STATED TASK 1: According to the UOB overview, in what year did the UOB Painting of the Year competition start?
STATED TASK 2: Reproduce the UOB overview between "The competition has also" and "Indonesia in 2018.", inclusive.
STATED TASK 3: Proceed with the UOB overview from the point where it ends.

About UOB and Art
UOB’s involvement in art started in the 1970s with its collection of paintings by Singapore artists. Today, the UOB Art Collection has more than 2,800 artworks, made up primarily of paintings from established and emerging Southeast Asian artists.
UOB plays an active role in communities across the region, most notably through its long-term commitment to art. As the leading patron of the arts in Asia, the Bank continues to make art accessible to a wider audience through a diverse range of visual art programmes, partnerships and community outreach across the region.
The Bank’s flagship art programme is the UOB Painting of the Year competition, which was started in 1982 to recognise Southeast Asian artists and to offer them the opportunity to showcase their works to the wider community. The competition was extended to Indonesia, Malaysia, Thailand and in 2023, to Vietnam. It is now the longest running art competition in Singapore and one of the most prestigious in Southeast Asia.
Over the past 42 years, the competition has cultivated and advanced the careers of many artists in Singapore. Notable among them are Mr. Goh Beng Kwan (1982 winner), and the late Mr. Anthony Poon (1983 winner) and Mr. Chua Ek Kay (1991 winner), who received the Singapore Cultural Medallion, Singapore’s most distinguished art award.
The competition has also recognised talents from across the region through the UOB Southeast Asian POY award. Previous winners include Mr. Yong Wee Loon from Singapore in 2024, Ms. Pratchaya Charernsook from Thailand in 2023, Chomrawi Suksom from Thailand in 2022, Mr. Saiful Razman from Malaysia in 2021, Mr. Prabu Perdana from Indonesia in 2020, Mr. Anagard from Indonesia in 2019, Mr. Suvi Wahyudianto from Indonesia in 2018.
Together with the UOB POY winning artists, UOB also runs art workshops for underprivileged and special needs children regularly. At these workshops, the young learn art techniques from art professionals and award-winning artists.
In recognition of the Bank’s long-term commitment to art, UOB was presented with the Singapore National Arts Council’s Distinguished Patron of the Arts Award for the 23rd time in 2025.
About UOB Vietnam
UOB Vietnam commenced operations officially on 2 July 2018. It is a wholly-owned subsidiary of UOB, a leading bank in Asia with a global network of around 500 offices in 19 countries and territories in Asia Pacific, Europe and North America.
UOB has been in Vietnam for 30 years, started from a representative office in 1993 and became the first Singapore bank to launch a branch in the country in 1995. Today, UOB Vietnam offers a range of personal and institutional financial services to both Vietnamese and overseas customers across the country backed by the seamless connectivity offered through UOB’s regional network. In 2019, UOB Vietnam expanded into northern Vietnam with a branch in Hanoi. With the completion of the acquisition of Citibank Vietnam’s consumer banking business early 2023, UOB now has a total five branches in Ho Chi Minh city and Hanoi.
For nearly nine decades, UOB has adopted a customer-centric approach to create long-term value by staying relevant through its enterprising spirit and doing right by its customers. UOB is focused on building the future of ASEAN – for the people and businesses within, and connecting with, ASEAN.

RECORDS SUPPLIED:
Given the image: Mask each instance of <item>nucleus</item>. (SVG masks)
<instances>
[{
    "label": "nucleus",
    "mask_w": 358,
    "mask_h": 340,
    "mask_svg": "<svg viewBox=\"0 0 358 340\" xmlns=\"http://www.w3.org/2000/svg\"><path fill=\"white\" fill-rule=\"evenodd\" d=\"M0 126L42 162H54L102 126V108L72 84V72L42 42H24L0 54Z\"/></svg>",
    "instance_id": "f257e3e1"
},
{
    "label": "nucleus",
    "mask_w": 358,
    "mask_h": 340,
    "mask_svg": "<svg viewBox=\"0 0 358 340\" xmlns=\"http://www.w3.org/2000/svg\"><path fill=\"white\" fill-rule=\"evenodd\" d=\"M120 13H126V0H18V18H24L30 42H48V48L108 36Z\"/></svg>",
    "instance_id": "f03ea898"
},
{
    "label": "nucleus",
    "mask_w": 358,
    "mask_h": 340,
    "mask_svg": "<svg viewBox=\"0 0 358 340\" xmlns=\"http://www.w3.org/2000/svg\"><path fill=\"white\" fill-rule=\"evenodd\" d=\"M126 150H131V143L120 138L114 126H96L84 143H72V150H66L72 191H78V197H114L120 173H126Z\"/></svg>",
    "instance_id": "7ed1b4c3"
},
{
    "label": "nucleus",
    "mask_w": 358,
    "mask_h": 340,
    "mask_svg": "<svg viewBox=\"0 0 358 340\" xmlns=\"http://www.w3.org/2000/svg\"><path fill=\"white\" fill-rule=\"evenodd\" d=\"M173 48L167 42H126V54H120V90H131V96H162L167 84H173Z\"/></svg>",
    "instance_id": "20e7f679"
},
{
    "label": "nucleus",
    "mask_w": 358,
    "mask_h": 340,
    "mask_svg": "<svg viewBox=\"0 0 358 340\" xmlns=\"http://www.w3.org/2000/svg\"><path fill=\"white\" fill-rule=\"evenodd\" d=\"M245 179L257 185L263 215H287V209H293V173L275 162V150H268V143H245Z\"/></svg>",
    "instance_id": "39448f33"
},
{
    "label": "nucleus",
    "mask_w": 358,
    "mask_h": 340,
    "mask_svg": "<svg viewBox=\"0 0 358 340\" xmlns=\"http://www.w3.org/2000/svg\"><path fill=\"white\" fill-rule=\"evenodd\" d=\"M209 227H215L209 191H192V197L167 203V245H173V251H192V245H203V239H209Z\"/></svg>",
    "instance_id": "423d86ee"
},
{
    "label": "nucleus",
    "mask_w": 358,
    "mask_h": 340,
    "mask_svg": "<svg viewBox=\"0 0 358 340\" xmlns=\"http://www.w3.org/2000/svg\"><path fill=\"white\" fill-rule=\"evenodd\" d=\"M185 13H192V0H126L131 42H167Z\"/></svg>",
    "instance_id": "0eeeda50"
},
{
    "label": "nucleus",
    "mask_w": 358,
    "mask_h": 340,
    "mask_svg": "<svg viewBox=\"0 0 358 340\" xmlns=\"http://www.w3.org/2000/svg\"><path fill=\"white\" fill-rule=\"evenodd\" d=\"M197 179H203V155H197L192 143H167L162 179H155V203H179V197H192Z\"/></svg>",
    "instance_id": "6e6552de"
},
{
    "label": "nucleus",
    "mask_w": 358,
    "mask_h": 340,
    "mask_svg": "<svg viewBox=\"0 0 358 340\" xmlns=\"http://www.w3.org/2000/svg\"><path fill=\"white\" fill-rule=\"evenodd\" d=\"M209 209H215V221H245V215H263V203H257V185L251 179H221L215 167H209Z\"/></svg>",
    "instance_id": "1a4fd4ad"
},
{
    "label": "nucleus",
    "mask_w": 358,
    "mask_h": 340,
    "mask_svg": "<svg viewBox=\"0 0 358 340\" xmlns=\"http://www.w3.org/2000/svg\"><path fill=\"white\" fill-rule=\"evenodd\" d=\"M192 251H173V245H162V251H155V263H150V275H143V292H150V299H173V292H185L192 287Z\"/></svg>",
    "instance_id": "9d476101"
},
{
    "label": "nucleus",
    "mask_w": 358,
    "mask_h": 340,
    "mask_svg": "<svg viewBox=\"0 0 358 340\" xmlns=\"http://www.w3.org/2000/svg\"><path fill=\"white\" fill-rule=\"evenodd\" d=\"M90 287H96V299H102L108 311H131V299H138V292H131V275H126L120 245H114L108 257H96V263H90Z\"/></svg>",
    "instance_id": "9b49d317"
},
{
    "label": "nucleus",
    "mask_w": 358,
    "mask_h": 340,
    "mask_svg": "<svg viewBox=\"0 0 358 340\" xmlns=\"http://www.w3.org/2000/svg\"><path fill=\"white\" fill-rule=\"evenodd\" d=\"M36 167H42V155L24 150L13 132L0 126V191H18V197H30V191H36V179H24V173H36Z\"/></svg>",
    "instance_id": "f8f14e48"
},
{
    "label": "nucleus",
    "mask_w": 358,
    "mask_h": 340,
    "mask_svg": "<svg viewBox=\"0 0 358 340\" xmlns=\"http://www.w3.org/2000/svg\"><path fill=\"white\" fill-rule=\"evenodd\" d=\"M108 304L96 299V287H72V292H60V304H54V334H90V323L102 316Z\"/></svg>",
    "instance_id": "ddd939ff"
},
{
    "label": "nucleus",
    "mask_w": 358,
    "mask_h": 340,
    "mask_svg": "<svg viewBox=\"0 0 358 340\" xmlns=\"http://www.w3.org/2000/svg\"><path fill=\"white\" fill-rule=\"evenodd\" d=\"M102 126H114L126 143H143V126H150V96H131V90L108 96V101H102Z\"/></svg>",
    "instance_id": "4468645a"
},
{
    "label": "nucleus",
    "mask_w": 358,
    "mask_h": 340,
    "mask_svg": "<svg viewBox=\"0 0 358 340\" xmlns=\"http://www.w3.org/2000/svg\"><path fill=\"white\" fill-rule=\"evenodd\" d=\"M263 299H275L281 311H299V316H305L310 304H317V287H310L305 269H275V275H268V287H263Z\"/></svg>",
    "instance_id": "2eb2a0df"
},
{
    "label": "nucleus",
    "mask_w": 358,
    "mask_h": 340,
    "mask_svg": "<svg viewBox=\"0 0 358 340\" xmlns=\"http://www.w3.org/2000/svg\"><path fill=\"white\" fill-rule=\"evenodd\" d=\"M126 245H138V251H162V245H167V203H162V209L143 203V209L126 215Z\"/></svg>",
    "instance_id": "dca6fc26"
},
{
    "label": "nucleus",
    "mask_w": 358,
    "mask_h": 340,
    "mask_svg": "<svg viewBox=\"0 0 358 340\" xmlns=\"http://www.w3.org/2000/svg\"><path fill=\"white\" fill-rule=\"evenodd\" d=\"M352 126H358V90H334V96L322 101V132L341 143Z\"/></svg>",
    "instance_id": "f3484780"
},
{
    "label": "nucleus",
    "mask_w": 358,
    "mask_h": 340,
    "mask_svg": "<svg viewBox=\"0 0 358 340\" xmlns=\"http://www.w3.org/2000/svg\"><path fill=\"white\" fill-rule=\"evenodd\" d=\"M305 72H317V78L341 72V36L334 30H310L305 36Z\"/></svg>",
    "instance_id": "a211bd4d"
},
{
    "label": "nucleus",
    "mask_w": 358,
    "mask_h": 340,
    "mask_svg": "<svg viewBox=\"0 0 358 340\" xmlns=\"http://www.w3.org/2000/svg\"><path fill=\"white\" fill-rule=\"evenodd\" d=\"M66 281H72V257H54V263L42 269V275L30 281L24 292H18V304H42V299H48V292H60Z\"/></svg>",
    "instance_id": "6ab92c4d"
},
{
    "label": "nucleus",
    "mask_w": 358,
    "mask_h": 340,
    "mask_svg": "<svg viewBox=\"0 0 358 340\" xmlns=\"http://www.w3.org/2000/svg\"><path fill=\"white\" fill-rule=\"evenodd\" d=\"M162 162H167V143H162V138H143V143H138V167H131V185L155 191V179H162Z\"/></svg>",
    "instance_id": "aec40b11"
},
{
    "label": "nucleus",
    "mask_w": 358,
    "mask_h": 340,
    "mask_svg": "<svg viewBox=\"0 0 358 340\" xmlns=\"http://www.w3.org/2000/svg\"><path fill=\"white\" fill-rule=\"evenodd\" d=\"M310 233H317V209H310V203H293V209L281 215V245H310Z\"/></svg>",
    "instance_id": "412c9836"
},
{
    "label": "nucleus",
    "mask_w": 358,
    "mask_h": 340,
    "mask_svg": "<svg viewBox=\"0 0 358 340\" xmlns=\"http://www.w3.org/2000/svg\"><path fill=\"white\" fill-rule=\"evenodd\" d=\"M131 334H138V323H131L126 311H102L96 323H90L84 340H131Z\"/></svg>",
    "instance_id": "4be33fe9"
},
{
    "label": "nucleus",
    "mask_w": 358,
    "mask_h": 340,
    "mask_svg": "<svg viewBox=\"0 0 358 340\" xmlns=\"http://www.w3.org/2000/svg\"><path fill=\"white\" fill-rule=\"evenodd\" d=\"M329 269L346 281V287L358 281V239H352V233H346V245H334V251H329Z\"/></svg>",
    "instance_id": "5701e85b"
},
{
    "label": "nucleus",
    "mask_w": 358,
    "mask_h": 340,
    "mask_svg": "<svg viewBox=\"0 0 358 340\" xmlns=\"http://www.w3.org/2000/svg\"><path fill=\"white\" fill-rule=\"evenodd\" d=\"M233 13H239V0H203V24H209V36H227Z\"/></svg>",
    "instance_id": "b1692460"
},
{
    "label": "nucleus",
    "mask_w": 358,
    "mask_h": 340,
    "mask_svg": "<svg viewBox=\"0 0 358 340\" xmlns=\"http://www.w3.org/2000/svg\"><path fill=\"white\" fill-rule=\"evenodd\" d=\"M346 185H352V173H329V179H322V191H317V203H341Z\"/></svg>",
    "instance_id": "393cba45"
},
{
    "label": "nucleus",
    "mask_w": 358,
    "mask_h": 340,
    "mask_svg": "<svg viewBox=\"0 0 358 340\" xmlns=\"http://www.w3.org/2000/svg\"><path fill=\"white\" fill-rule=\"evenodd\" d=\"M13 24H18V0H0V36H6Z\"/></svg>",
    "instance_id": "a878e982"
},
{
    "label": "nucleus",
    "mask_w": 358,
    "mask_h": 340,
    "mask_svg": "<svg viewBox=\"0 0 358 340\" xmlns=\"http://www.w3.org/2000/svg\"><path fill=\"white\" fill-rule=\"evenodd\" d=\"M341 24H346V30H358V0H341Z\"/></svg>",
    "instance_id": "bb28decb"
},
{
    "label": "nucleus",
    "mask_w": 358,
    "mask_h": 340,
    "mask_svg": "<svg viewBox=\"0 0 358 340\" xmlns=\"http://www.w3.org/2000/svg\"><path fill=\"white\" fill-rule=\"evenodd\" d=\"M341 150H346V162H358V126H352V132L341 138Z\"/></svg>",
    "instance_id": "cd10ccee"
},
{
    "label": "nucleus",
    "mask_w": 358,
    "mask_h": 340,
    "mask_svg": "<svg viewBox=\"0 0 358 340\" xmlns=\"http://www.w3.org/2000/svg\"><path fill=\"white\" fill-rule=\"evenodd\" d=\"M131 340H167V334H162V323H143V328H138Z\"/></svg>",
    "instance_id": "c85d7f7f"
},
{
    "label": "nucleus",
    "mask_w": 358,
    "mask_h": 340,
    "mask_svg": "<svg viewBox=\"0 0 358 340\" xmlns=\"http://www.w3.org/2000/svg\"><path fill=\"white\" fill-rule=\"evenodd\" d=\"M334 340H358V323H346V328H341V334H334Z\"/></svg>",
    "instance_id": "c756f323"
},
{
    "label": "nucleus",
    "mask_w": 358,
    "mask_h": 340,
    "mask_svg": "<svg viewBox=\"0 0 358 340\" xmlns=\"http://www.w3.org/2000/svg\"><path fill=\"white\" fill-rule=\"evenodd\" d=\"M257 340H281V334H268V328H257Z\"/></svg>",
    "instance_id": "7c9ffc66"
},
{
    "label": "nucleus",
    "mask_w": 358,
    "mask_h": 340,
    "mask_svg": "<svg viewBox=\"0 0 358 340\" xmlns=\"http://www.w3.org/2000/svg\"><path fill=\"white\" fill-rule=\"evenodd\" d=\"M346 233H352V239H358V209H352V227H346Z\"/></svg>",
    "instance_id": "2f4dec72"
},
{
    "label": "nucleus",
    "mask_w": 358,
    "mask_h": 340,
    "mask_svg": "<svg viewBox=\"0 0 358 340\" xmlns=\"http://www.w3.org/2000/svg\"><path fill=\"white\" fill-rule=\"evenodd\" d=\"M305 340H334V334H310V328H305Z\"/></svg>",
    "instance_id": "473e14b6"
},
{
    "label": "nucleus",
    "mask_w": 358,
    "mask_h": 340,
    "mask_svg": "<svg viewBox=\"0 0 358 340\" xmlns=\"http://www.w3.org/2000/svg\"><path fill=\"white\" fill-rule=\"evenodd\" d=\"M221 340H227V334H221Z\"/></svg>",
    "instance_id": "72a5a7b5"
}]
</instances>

EXPECTED OUTPUT 1: 1982

EXPECTED OUTPUT 2:
The competition has also recognised talents from across the region through the UOB Southeast Asian POY award. Previous winners include Mr. Yong Wee Loon from Singapore in 2024, Ms. Pratchaya Charernsook from Thailand in 2023, Chomrawi Suksom from Thailand in 2022, Mr. Saiful Razman from Malaysia in 2021, Mr. Prabu Perdana from Indonesia in 2020, Mr. Anagard from Indonesia in 2019, Mr. Suvi Wahyudianto from Indonesia in 2018.

EXPECTED OUTPUT 3:
The Bank connects businesses to opportunities in the region with its unparalleled regional footprint and leverages data and insights to innovate and create personalised banking experiences and solutions catering to each customer’s unique needs and evolving preferences. UOB is also committed to help businesses forge a sustainable future, by fostering social inclusiveness, creating positive environmental impact and pursuing economic progress. UOB believes in being a responsible financial services provider and is steadfast in its support of art, social development of children and education, doing right by its communities and stakeholders.
For media queries, please contact:
Name: Vu Nguyen Hoang Yen
Strategic Communications and Brand
Email: vu.nguyenhoangyen@uobgroup.com
Tel: 077 694 6574
Name: Pham Tieu Giang
Strategic Communications and Brand
Email: pham.tieugiang@uobgroup.com
Tel: 0937 813 613
Appendix 1: Winning Artworks of the 2025 UOB POY in Vietnam
Established Artist Category
1. UOB Painting of the Year Award

Temporary Connection
Artist: Cao Van Thuc
This painting portrays urban labourers crowded together on the back of a truck. Their gestures of holding, clutching and clinging embody both mutual protection and a fragile solidarity in a foreign environment. Their bodies form a near-complete square at the centre, with one corner missing – a metaphor for the precariousness and incompleteness of their struggle for survival.
Executed in lacquer combined with acid-etching on aluminium, the work sets the rough textures of the figures against the polished sheen of the metal surface. Within the city, the reflective ground captures its surroundings, becoming an allegory for the gulf between the hardship of workers’ lives and the glittering façade of modern urbanity.
About the artist:
Cao Van Thuc (b. 1995) graduated from the Vietnam University of Fine Arts in 2020. His practice is marked by a deep humanism and empathy for labourers. He seeks images that are simple yet emotionally resonant, like a quiet but enduring voice of everyday life. For him, painting is both self-reflection and a profound dialogue between his inner world and the external environment. It is also a journey of self-discovery, through which he recognises that the self is always in motion and in flux.
2. Gold Award

Reality and Reality 02
Artist: Vu Hoang
Drawing on the urban environment of his upbringing, the work presents a scene in which a massive billboard dominates the foreground, backed by a heap of scrap metal, with another billboard faintly visible in the distance. The composition starkly contrasts the glossy façade of consumer society with the ruins and waste hidden beneath its surface.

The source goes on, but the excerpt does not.